**EXERCISE**
Rewrite the data below as a numbered list, one line per item, and leave out the blank lines.

** BEGIN LISTING **

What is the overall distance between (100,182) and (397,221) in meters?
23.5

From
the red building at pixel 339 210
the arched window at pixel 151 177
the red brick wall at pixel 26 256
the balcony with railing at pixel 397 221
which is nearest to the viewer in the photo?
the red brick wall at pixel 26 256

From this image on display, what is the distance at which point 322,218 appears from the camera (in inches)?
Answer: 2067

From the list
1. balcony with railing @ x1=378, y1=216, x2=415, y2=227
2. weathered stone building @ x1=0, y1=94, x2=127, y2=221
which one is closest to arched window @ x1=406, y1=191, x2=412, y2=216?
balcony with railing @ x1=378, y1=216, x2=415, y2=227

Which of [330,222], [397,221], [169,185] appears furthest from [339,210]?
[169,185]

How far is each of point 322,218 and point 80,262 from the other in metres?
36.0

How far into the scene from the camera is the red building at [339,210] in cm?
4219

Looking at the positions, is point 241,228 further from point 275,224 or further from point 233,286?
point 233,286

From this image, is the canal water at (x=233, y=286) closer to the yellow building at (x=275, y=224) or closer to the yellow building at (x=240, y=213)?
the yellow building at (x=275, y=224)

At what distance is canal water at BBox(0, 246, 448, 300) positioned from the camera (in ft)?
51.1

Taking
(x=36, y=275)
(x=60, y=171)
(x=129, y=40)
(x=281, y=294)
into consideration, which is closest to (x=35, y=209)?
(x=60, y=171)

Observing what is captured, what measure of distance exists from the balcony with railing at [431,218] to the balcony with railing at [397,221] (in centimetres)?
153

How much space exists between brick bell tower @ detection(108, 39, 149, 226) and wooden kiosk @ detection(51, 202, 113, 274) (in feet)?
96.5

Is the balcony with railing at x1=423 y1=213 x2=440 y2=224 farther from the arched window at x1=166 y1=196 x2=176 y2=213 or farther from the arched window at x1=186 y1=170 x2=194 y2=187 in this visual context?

** END LISTING **

**REPLY**
1. What is the overall distance between (100,182) and (397,221) in meters?
2. 23.5
3. From
4. the red building at pixel 339 210
5. the arched window at pixel 151 177
6. the red brick wall at pixel 26 256
7. the balcony with railing at pixel 397 221
8. which is nearest to the viewer in the photo?
9. the red brick wall at pixel 26 256
10. From this image on display, what is the distance at which point 322,218 appears from the camera (in inches)?
11. Answer: 2067
12. From the list
13. 1. balcony with railing @ x1=378, y1=216, x2=415, y2=227
14. 2. weathered stone building @ x1=0, y1=94, x2=127, y2=221
15. which one is closest to arched window @ x1=406, y1=191, x2=412, y2=216?
16. balcony with railing @ x1=378, y1=216, x2=415, y2=227
17. Which of [330,222], [397,221], [169,185] appears furthest from [339,210]?
18. [169,185]
19. How far is each of point 322,218 and point 80,262 from the other in metres?
20. 36.0
21. How far into the scene from the camera is the red building at [339,210] in cm?
22. 4219
23. Looking at the positions, is point 241,228 further from point 275,224 or further from point 233,286?
24. point 233,286
25. From this image, is the canal water at (x=233, y=286) closer to the yellow building at (x=275, y=224) or closer to the yellow building at (x=240, y=213)?
26. the yellow building at (x=275, y=224)
27. At what distance is canal water at BBox(0, 246, 448, 300) positioned from the camera (in ft)?
28. 51.1
29. Taking
30. (x=36, y=275)
31. (x=60, y=171)
32. (x=129, y=40)
33. (x=281, y=294)
34. into consideration, which is closest to (x=35, y=209)?
35. (x=60, y=171)
36. Observing what is captured, what measure of distance exists from the balcony with railing at [431,218] to the balcony with railing at [397,221] (in centimetres)?
37. 153
38. How much space exists between brick bell tower @ detection(108, 39, 149, 226) and wooden kiosk @ detection(51, 202, 113, 274) (in feet)?
39. 96.5
40. Is the balcony with railing at x1=423 y1=213 x2=440 y2=224 farther from the arched window at x1=166 y1=196 x2=176 y2=213 or farther from the arched window at x1=186 y1=170 x2=194 y2=187 in this visual context?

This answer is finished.